I am watching 4 kids today and I don’t want it to end with my typical “I want to slit my wrists” response. I am telling myself to have a good day.
My neighbor and friend for almost a decade text 4 friends and I at 4:30 yesterday that her husband is in Arizona, the school is closed due to a massive flu outbreak and it’s critical she is at the hospital. She is a nurse. Zero babysitters were available and she was asking if anyone could watch her 2 small sons- S and M, 5 and 8 respectively.
As a good friend I did what all good friends do and wait till the 11th hour to respond, willing someone else to respond first. After 2 hours and no responses, I took one for the team and said I could watch them. I was off from work because my sons’ schools had parent teacher conferences. 15 minutes later I receive a text that another friend had sent a message directly to her saying she could watch the boys. I dodged a bullet and I’m sleeping in!
Then at 7:26 AM, I receive this message:
I know she would do the same for me so watching her kids all day. I sit here now unshowered, watching 3 boys at their house. I don’t count my oldest as he is 11 and living it up in our house alone, playing video games. Our backyards almost touch so it’s not like he’s all alone. I can see into our windows if that gives you an idea of our proximity.

================

Tasks to complete:
**a)** According to the babysitting post, why was the school closed?
**b)** Output the portion of the babysitting post that starts with the words containing "My neighbor and" and ends with "and 8 respectively.".
Rely solely on the babysitting post for the answers.

[Dataset entries]

================

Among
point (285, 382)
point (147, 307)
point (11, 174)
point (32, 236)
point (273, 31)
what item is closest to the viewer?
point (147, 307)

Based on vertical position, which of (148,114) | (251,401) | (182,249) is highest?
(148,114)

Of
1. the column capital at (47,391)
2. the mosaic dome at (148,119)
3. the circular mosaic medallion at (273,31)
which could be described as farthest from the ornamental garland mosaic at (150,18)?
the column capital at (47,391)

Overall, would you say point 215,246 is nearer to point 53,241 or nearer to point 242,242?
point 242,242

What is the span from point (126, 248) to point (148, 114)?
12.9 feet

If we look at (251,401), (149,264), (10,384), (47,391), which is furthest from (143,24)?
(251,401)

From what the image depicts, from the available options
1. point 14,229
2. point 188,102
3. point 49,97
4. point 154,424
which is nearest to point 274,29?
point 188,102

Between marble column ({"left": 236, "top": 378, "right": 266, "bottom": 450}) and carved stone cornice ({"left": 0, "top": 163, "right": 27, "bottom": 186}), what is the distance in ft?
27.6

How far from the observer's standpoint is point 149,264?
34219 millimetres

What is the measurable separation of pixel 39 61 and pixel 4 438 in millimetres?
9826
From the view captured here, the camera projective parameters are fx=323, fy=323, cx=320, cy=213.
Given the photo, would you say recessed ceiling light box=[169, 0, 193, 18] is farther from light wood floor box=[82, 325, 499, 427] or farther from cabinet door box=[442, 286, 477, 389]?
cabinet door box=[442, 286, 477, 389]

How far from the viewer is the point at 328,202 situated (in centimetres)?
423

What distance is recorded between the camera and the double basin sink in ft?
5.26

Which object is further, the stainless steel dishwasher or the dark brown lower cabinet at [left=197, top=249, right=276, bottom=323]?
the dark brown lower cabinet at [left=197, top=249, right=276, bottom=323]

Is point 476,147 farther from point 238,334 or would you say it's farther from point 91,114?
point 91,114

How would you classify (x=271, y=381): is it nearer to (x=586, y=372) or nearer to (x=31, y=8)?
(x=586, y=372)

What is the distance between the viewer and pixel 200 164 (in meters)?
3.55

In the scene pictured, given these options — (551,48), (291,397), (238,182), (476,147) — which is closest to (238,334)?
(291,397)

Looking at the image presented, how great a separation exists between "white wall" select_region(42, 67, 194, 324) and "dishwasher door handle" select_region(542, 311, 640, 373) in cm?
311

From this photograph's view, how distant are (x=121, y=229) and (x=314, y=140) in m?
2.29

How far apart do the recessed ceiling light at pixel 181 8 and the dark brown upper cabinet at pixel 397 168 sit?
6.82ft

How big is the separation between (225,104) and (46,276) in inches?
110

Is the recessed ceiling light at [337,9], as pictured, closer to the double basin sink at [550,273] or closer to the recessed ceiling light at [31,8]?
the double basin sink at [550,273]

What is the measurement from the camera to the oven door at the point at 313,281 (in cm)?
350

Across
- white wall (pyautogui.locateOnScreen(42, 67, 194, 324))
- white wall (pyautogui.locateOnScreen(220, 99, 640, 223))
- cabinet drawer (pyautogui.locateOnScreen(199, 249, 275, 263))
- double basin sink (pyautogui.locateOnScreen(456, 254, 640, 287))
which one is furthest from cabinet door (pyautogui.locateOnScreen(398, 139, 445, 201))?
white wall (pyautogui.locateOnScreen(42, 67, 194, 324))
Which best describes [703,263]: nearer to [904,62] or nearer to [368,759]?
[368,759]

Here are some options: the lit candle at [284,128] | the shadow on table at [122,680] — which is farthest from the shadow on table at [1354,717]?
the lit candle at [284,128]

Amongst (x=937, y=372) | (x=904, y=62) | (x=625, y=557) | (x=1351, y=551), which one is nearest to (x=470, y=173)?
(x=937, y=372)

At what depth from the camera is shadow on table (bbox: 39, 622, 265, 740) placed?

================

Responses to the exercise:
**a)** It was closed due to a massive flu outbreak.

**b)**
My neighbor and friend for almost a decade text 4 friends and I at 4:30 yesterday that her husband is in Arizona, the school is closed due to a massive flu outbreak and it’s critical she is at the hospital. She is a nurse. Zero babysitters were available and she was asking if anyone could watch her 2 small sons- S and M, 5 and 8 respectively.